▸ **PROMPT**
Could you print the listing again exactly, omitting the pictures?

*** Begin section ***

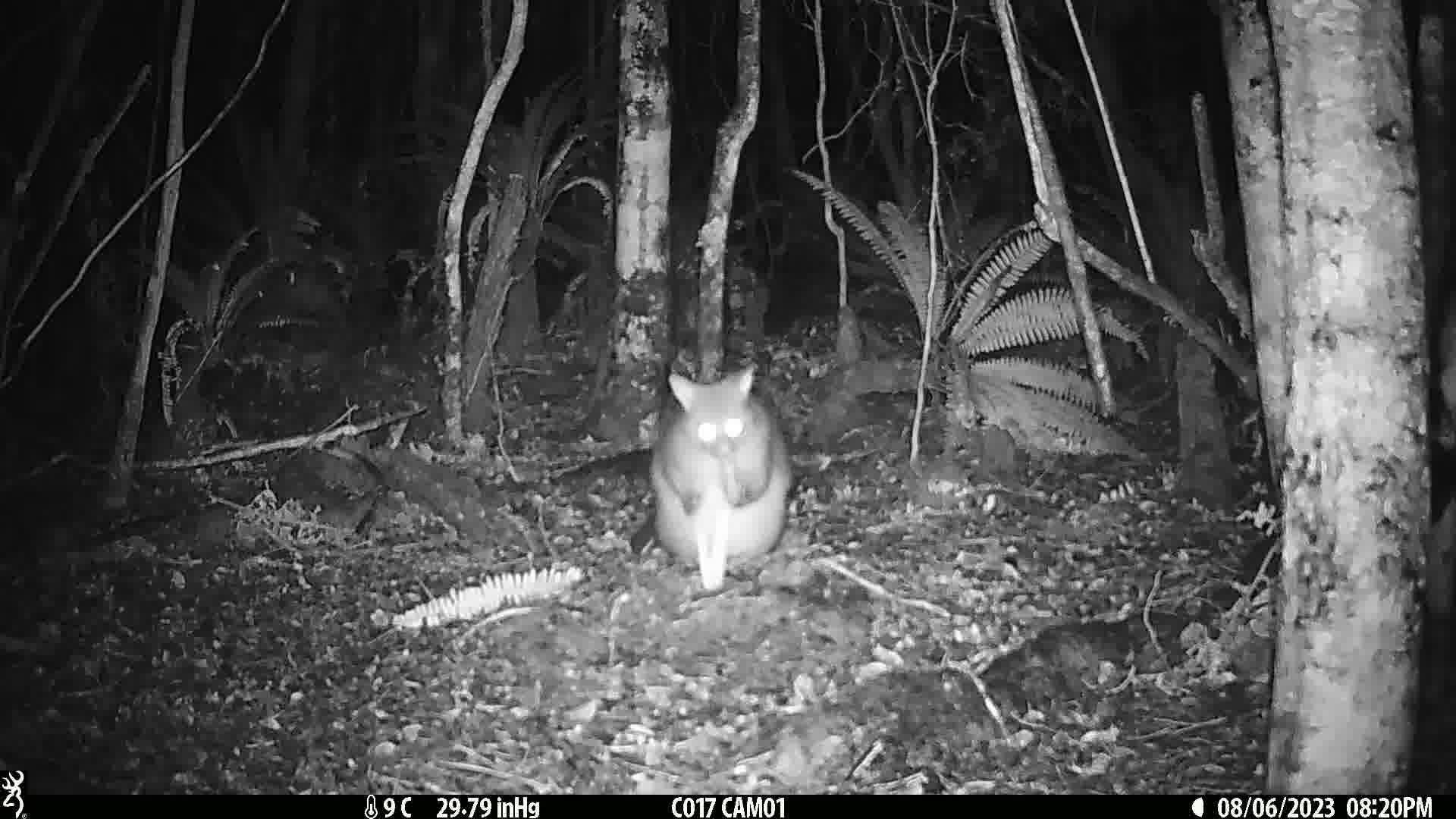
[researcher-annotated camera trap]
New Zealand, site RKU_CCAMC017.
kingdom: Animalia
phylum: Chordata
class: Mammalia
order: Diprotodontia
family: Phalangeridae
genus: Trichosurus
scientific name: Trichosurus vulpecula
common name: common brushtail possum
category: possum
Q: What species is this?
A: Possum (common brushtail possum) (Trichosurus vulpecula).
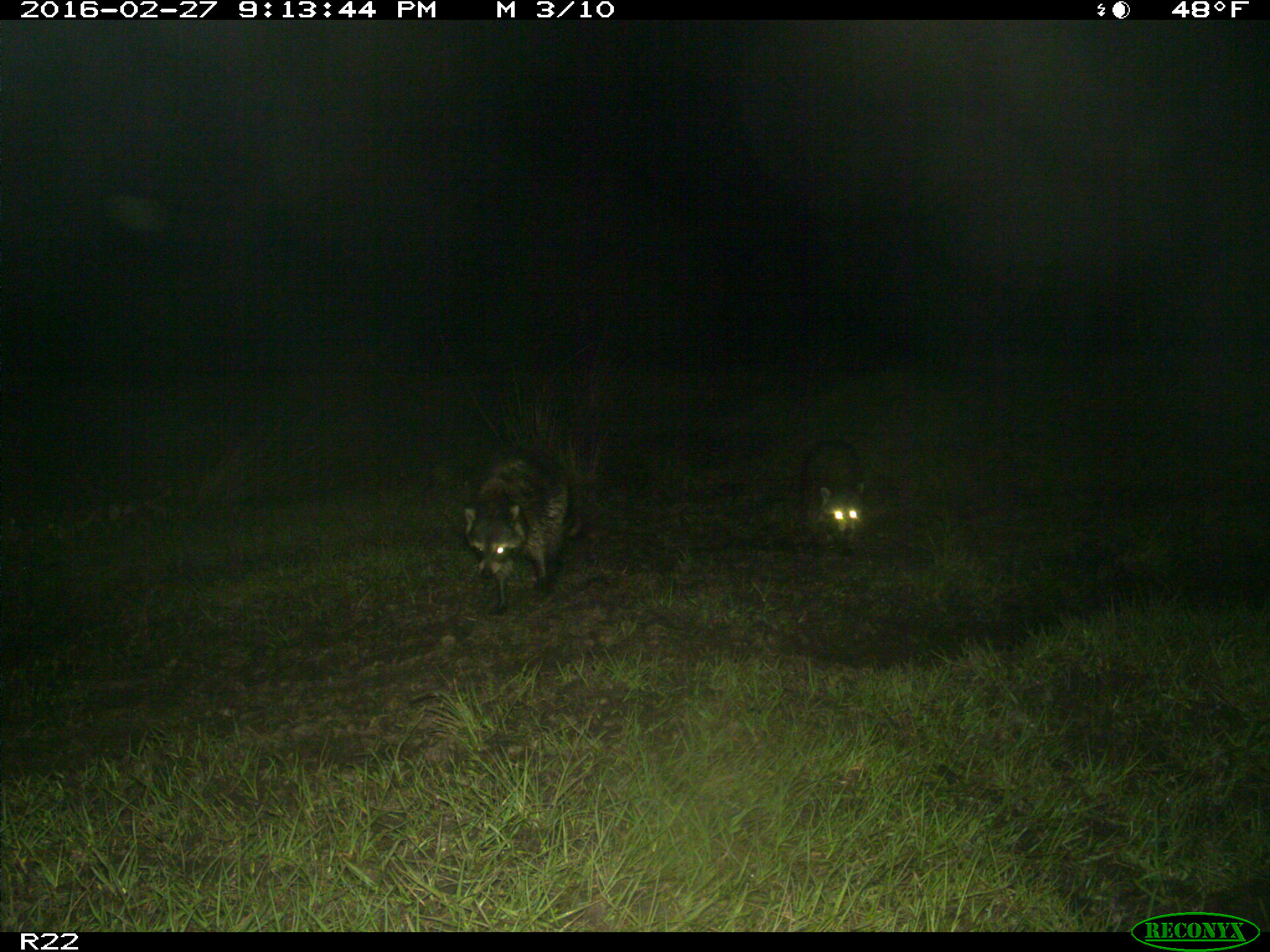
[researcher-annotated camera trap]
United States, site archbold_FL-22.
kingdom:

*** End section ***

▸ **RESPONSE AREA**
[researcher-annotated camera trap]
New Zealand, site RKU_CCAMC017.
kingdom: Animalia
phylum: Chordata
class: Mammalia
order: Diprotodontia
family: Phalangeridae
genus: Trichosurus
scientific name: Trichosurus vulpecula
common name: common brushtail possum
category: possum
Q: What species is this?
A: Possum (common brushtail possum) (Trichosurus vulpecula).
[researcher-annotated camera trap]
United States, site archbold_FL-22.
kingdom:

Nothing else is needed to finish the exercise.